__PAGE TEXT__:
• • • •

Don’t compare the size of the mountain.

22 Apr

Something is on my mind – and while I REALLY should be packing, I’m going to sit and write this post instead.

Do you know what gets people in a lot of trouble?  Mountain comparing.

When we’re going through something really tough – we look around at people complaining about such small things, and we get really judgemental, really quickly.

Mountain Comparing opens us up to all of these dangers:

– Questioning Why me? and Where is God?

– Judgment of others.

– Critical Spirit.

– Further Depression.

– Minimizing of others struggles.

– Self absorption.

– Pride.

And on and on it goes.

For everything that you’re going through – someone else has had it worse.  And they have plenty of words for you about how pathetic you are for struggling so much, or calling that a “problem”, or how it’s all a part of life and you need to just deal with it.

And we all have had someone do that to us at one time or another.  And it hurt.  Even if there could have been some truth in it – that doesn’t matter.  What matters is that when you feel something, or you’re going through something and it’s hard for you – then the truth is, it’s hard for you.

It doesn’t matter how anyone else would handle the situation, what they’d say, what they’d do, who they’d lean on, how big of a deal they’d think it was – that’s all totally irrelevant.

I got a good dose of this myself a few years back.

I had two really easy newborn babies – and I do mean EASY!

And then I had 3 miscarriages.

I HATED listening to women talk about how hard it was raising a newborn.  And all their complaints and tears and blah blah blah.

At least they were pregnant.  At least they could have children.

• • • •

__EXCERPTED RECORDS__:
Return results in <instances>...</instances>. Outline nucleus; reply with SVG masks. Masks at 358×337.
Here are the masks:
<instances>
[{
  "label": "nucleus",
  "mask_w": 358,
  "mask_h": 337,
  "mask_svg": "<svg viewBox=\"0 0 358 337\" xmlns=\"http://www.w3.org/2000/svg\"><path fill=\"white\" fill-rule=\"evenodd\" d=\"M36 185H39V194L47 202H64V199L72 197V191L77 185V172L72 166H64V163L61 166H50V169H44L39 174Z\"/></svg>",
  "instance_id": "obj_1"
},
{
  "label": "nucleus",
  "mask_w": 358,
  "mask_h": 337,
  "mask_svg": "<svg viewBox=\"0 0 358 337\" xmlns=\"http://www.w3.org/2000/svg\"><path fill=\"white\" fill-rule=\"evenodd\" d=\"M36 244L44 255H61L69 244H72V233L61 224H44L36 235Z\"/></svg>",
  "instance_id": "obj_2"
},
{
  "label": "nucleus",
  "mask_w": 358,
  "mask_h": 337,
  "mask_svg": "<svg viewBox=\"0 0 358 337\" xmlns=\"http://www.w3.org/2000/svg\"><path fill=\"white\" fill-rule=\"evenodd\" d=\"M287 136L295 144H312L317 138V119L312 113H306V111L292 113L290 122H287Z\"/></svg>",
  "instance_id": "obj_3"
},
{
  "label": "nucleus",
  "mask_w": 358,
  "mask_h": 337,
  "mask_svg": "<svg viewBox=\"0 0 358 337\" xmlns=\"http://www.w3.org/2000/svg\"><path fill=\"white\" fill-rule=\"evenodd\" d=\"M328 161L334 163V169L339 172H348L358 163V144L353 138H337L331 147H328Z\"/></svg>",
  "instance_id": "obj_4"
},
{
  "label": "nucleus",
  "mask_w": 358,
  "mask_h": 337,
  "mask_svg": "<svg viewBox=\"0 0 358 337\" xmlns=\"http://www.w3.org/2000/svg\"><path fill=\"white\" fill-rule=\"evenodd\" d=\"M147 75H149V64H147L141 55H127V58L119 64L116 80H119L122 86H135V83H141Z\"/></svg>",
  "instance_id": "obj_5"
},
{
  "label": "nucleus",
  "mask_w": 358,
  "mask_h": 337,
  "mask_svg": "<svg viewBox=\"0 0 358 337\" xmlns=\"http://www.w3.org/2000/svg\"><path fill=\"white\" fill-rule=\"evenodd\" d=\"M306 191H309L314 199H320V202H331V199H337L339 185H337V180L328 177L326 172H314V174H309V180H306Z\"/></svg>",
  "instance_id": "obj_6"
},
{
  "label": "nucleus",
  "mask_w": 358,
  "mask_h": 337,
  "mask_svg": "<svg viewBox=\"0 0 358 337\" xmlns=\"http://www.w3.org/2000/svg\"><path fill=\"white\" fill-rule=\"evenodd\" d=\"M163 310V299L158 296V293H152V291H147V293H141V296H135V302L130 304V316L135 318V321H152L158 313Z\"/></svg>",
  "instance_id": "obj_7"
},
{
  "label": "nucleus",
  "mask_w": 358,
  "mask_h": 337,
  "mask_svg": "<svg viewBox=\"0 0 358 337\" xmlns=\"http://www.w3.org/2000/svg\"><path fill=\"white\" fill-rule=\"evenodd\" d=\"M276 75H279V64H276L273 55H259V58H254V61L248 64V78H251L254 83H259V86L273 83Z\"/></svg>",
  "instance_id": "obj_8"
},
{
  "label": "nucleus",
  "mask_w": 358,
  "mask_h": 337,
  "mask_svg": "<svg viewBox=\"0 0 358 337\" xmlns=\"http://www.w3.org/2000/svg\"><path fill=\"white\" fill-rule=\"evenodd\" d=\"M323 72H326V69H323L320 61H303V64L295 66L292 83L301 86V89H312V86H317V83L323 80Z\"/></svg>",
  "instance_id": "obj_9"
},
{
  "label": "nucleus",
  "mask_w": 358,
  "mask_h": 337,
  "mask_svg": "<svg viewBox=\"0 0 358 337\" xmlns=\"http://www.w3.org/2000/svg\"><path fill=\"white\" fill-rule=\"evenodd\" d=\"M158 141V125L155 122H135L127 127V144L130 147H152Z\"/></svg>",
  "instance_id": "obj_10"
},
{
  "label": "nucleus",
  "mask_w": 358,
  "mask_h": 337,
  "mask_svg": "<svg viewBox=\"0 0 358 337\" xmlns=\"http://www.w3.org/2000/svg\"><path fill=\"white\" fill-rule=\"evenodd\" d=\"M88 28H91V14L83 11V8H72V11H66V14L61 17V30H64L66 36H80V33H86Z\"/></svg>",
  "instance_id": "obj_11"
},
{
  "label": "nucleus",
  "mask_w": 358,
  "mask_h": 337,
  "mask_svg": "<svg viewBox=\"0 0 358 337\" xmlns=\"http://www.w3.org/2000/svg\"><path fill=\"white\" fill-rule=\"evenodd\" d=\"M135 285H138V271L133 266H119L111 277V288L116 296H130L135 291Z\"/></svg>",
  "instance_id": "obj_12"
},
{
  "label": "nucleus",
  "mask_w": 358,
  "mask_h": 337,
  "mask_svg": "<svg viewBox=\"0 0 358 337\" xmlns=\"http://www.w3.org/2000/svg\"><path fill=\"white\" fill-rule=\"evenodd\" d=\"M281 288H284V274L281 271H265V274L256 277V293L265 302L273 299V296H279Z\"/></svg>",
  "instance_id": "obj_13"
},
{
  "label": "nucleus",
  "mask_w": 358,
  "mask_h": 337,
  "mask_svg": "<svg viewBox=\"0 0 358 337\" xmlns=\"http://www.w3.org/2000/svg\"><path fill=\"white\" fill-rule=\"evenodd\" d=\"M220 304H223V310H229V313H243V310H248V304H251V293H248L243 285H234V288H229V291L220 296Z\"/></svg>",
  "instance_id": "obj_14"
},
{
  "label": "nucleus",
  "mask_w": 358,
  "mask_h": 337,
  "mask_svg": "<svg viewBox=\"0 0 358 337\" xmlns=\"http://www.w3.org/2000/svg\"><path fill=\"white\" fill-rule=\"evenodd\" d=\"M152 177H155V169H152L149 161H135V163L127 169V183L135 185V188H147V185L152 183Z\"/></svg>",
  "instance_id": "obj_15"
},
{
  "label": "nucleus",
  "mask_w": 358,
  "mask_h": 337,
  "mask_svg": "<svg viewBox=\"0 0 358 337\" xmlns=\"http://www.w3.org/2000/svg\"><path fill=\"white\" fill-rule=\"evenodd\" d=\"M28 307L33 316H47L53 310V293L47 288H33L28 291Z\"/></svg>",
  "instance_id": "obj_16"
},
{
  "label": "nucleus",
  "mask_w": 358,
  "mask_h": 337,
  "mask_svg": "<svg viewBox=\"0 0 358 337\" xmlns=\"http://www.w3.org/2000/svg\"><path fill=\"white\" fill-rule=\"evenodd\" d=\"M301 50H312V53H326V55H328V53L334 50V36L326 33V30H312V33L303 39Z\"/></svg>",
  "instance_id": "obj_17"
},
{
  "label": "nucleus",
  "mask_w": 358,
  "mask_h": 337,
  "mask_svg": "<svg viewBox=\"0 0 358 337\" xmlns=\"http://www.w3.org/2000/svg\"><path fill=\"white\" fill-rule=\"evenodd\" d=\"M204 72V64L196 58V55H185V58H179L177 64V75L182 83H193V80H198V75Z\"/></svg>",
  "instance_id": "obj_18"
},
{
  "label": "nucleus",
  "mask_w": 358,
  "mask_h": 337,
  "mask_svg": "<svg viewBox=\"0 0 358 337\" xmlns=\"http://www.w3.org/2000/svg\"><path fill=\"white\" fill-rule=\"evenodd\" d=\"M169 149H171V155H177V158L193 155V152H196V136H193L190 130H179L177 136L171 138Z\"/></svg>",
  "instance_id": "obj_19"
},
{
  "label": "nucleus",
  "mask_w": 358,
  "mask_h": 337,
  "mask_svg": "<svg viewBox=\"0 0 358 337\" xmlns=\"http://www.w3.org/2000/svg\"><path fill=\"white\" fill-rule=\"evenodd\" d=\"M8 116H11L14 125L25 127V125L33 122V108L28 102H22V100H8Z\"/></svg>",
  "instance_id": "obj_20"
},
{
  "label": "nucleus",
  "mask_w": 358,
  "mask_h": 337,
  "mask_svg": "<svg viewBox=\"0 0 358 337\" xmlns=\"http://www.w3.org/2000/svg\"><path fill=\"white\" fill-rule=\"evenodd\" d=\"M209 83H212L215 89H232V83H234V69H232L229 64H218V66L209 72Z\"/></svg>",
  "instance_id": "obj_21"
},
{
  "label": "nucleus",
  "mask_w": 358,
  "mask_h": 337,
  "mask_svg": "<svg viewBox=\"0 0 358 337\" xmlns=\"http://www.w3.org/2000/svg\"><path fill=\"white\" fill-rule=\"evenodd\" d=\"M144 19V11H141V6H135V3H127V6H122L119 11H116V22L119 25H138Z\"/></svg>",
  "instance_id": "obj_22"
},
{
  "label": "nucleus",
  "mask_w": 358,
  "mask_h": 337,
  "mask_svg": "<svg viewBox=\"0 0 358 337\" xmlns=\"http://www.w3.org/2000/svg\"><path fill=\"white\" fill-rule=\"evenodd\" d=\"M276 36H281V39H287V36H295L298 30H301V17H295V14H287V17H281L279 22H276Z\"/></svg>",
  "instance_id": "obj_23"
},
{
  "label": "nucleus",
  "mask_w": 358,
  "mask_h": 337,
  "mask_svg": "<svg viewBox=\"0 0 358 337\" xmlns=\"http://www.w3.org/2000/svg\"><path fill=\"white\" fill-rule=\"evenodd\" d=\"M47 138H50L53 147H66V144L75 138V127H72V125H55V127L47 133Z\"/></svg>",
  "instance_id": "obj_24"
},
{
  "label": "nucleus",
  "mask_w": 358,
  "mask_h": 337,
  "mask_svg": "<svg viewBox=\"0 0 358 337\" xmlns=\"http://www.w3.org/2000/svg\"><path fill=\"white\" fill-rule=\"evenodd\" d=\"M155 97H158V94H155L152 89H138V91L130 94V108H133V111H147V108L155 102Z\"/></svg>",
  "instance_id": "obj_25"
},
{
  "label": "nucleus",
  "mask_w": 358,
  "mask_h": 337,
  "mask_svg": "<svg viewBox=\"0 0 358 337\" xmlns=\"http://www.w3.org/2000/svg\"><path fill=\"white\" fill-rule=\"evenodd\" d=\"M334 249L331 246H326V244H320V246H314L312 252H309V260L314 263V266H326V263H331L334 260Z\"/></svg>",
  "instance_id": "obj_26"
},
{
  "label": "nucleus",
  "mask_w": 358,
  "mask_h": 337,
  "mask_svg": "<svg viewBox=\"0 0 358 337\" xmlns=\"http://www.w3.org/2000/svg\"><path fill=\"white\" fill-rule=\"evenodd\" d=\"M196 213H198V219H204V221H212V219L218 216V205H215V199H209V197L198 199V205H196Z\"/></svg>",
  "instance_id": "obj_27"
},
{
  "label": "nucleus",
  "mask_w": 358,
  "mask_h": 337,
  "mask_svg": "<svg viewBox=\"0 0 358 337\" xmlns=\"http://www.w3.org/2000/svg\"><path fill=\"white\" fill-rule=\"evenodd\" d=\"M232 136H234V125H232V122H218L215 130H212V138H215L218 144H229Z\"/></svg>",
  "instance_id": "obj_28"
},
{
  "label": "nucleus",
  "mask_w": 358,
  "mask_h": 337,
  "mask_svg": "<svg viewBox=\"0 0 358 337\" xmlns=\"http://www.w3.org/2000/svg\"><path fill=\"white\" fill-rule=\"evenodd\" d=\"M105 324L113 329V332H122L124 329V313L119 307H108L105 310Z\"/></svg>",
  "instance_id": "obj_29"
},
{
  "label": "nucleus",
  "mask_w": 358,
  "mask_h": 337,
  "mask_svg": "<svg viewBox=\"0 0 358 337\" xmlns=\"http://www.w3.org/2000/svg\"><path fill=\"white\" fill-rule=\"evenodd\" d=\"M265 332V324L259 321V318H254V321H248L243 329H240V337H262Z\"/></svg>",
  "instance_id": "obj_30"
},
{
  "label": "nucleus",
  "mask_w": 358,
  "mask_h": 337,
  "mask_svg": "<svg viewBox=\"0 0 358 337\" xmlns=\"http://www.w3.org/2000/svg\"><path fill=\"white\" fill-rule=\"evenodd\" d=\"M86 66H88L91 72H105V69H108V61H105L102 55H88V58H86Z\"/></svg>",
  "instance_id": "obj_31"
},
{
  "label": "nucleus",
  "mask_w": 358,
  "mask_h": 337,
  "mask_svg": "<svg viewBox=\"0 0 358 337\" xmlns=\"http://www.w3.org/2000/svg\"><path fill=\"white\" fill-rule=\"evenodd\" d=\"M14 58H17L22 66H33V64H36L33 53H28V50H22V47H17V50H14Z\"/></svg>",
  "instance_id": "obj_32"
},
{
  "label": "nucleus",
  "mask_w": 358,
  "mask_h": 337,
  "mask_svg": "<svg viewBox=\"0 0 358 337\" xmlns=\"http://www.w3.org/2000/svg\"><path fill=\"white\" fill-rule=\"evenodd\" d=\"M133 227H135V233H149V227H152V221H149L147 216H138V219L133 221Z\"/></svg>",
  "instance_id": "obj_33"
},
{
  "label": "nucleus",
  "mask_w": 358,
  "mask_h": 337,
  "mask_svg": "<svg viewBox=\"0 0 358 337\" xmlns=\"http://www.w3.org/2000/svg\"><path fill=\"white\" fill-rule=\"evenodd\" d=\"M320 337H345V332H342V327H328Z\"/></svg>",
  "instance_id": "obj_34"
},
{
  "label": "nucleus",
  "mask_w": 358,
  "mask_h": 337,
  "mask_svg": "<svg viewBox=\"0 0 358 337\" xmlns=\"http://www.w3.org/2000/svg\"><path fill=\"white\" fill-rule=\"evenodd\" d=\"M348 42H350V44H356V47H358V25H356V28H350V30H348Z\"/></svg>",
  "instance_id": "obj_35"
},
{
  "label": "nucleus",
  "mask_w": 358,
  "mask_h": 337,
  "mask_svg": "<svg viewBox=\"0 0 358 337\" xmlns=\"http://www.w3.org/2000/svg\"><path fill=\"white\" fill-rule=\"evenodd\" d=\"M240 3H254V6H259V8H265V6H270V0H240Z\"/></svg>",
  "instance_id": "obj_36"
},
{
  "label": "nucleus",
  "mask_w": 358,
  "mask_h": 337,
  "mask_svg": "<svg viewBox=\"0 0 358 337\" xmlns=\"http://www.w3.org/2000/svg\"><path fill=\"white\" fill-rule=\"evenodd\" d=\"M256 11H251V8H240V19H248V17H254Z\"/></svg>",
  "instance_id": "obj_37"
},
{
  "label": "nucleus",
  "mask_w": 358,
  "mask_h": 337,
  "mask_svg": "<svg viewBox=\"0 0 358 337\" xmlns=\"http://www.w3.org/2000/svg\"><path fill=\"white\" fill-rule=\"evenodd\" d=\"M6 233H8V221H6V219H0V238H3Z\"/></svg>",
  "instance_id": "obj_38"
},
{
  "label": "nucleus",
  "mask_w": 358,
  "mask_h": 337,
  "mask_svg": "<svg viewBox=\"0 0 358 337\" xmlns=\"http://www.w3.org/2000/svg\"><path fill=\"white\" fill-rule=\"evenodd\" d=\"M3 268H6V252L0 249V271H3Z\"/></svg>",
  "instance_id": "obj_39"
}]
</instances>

• • • •

__WHAT THE TASK ASKS__:
Reproduce the full post about mountain comparing, word for word. Rely only on the text about mountain comparing.

__EXERCISE RESULT__:
Don’t compare the size of the mountain.

22 Apr

Something is on my mind – and while I REALLY should be packing, I’m going to sit and write this post instead.

Do you know what gets people in a lot of trouble?  Mountain comparing.

When we’re going through something really tough – we look around at people complaining about such small things, and we get really judgemental, really quickly.

Mountain Comparing opens us up to all of these dangers:

– Questioning Why me? and Where is God?

– Judgment of others.

– Critical Spirit.

– Further Depression.

– Minimizing of others struggles.

– Self absorption.

– Pride.

And on and on it goes.

For everything that you’re going through – someone else has had it worse.  And they have plenty of words for you about how pathetic you are for struggling so much, or calling that a “problem”, or how it’s all a part of life and you need to just deal with it.

And we all have had someone do that to us at one time or another.  And it hurt.  Even if there could have been some truth in it – that doesn’t matter.  What matters is that when you feel something, or you’re going through something and it’s hard for you – then the truth is, it’s hard for you.

It doesn’t matter how anyone else would handle the situation, what they’d say, what they’d do, who they’d lean on, how big of a deal they’d think it was – that’s all totally irrelevant.

I got a good dose of this myself a few years back.

I had two really easy newborn babies – and I do mean EASY!

And then I had 3 miscarriages.

I HATED listening to women talk about how hard it was raising a newborn.  And all their complaints and tears and blah blah blah.

At least they were pregnant.  At least they could have children.